Oropharyngeal dysphagia is generally recognized to increase the risk of malnutrition; however, its role in patients with neurodegenerative disease has yet to be determined. This cross-sectional study aimed to investigate the impact of swallowing function on malnutrition risk in patients with neurodegenerative diseases.
Patients with oral nutrition and diagnosis of Huntington disease (HD), Parkinson disease (PD), or amyotrophic lateral sclerosis (ALS) were recruited. Demographic and clinical data were collected. The swallowing assessment included a fiberoptic endoscopic evaluation of swallowing, an oral phase assessment, and a meal observation scored with the Mealtime Assessment Scale (MAS). Malnutrition risk was assessed with the Mini Nutritional Assessment.
Overall, 148 patients were recruited (54 HD, 33 PD, and 61 ALS). One hundred (67.6%) patients were considered at risk of malnutrition. In the multivariate analysis, age ≥ 65 years (odds ratio [OR] = 3.16, p = 0.014), disease severity (moderate vs mild OR = 3.89, severe vs mild OR = 9.71, p = 0.003), number of masticatory cycles (OR = 1.03, p = 0.044), and MAS safety (OR = 1.44, p = 0.016) were significantly associated with malnutrition risk.
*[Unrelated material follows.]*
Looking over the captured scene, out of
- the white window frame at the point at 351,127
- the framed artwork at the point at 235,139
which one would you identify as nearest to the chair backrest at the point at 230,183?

Prolonged oral phase and signs of impaired swallowing safety during meals, together with older age and disease severity, are independent predictors of malnutrition risk in neurodegenerative diseases. This study broadens the focus on dysphagia, stressing the importance of early detection not only of pharyngeal signs, but also of oral phase impairment and meal difficulties through a multidimensional swallowing assessment.
口咽吞咽困难通常被认为会增加营养不良的风险;然而,其在神经退行性疾病患者中的作用尚未确定。本横断面研究旨在探讨吞咽功能对神经退行性疾病患者营养不良风险的影响。
招募经口营养且诊断为亨廷顿病(HD)、帕金森病(PD)或肌萎缩侧索硬化症(ALS)的患者。收集人口统计学和临床数据。吞咽评估包括纤维内镜吞咽评估、口腔期评估和使用膳食评估量表(MAS)进行的膳食观察评分。使用迷你营养评估(MNA)评估营养不良风险。
共招募了 148 名患者(54 名 HD、33 名 PD 和 61 名 ALS)。100 名(67.6%)患者被认为存在营养不良风险。在多变量分析中,年龄≥65 岁(比值比[OR] = 3.16,p = 0.014)、疾病严重程度(中度与轻度 OR = 3.89,重度与轻度 OR = 9.71,p = 0.003)、咀嚼循环次数(OR = 1.03,p = 0.044)和 MAS 安全性(OR = 1.44,p = 0.016)与营养不良风险显著相关。
延长的口腔期和用餐时吞咽安全性受损的迹象,以及年龄较大和疾病严重程度,是神经退行性疾病中营养不良风险的独立预测因素。本研究拓宽了对吞咽困难的关注,强调了不仅要早期发现咽部征象,还要通过多维吞咽评估早期发现口腔期损伤和用餐困难的重要性。